Olho para minhas mãos e sei que são iguais a de todos,
que afagam o cão, apanham laranjas, descascam ovos,
escrevem a poesia quando a tarde cai, nos braços da noite,
quieta, erguem o carro enterrado no barro, apanham gravetos,
se enchem de calos quando o café está pronto para ser apanhado,
recolhem flores que se foram no outono que foge, úmido...

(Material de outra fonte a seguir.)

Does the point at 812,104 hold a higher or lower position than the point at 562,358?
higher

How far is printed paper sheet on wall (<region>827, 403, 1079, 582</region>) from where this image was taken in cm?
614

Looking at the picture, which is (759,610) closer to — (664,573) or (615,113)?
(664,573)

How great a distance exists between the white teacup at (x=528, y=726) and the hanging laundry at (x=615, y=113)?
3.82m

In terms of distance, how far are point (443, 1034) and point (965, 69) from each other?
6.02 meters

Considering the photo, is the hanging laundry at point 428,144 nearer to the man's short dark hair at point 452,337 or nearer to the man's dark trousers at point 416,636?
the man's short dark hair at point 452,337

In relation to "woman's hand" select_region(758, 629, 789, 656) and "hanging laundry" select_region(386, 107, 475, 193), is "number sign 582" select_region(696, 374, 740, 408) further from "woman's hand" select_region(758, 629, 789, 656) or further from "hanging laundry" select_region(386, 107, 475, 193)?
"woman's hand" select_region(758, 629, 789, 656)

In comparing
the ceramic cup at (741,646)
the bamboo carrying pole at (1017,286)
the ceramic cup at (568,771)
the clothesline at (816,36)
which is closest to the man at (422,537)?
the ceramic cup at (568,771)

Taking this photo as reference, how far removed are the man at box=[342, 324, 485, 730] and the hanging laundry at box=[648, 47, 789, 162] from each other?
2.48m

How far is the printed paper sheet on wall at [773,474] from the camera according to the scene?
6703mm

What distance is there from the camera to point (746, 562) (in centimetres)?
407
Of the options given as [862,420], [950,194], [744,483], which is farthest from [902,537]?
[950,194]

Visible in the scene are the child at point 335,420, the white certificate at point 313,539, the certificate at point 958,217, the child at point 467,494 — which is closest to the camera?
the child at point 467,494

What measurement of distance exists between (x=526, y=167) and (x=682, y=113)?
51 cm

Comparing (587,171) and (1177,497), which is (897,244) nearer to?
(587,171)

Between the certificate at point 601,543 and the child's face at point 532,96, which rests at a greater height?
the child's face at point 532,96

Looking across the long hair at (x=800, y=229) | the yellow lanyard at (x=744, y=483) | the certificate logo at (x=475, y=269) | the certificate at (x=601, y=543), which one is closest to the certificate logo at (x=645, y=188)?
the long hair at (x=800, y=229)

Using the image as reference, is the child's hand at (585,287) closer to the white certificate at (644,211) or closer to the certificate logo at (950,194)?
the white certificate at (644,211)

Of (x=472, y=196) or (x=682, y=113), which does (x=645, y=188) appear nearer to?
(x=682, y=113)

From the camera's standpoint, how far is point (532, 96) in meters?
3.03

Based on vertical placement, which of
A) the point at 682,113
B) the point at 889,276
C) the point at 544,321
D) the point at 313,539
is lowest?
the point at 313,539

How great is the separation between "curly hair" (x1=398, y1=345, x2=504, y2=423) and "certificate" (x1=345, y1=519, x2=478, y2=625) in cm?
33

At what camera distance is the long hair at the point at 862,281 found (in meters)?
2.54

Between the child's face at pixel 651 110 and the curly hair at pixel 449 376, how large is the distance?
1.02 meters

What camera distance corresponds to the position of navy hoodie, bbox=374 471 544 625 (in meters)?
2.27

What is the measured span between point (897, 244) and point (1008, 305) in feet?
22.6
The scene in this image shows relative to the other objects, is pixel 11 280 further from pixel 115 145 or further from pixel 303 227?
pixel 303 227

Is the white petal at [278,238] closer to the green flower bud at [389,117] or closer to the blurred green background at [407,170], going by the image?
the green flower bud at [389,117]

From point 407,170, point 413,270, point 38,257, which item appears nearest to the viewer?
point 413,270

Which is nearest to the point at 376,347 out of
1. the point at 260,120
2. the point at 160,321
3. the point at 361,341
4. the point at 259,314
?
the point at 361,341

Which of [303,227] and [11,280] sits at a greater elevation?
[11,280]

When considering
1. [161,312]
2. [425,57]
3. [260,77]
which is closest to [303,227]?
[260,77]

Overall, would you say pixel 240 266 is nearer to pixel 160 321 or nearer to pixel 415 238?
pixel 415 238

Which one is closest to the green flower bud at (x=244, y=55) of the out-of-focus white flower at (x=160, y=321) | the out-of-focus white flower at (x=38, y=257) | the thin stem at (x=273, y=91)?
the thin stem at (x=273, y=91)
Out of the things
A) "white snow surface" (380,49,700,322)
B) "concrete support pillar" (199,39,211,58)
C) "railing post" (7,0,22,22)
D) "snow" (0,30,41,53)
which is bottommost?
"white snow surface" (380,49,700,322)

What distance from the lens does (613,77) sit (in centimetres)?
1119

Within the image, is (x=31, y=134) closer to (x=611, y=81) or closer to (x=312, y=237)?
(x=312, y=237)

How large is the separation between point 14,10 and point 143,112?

Olho para algumas mãos e lá estão elas engatilhando armas,
segurando pelo pescoço o gato que dormiu no sofá,
espancando a mulher que pediu a separação,
separando a fileira de pó, roubando o carro,
assinando o tratado para separar nações,
registrando o destino de oprimidos,
ferindo crianças com abusos...
Olho novamente para minhas mãos e lhes pergunto onde está o erro,
se na intenção que as fazem se moverem, nos músculos ansiosos,
nos nervos que se arrebentam nas lutas violentas do dia-a-dia,
e de repente percebo, num átimo de segundo, que há nas mãos
que pendem ao lado corpo ou se erguem em punhos fechados,
a razão de todos os bens ou a loucura de todos os males,
a falta de amor que ronda corações frios e insensíveis,
que torna as mãos as preceptoras de todo ato insano,
mãos que foram criadas para tocar as estrelas,
mãos que foram criadas para a carícia,
mãos que, juntas, levantadas,
oram ao céus em busca de paz...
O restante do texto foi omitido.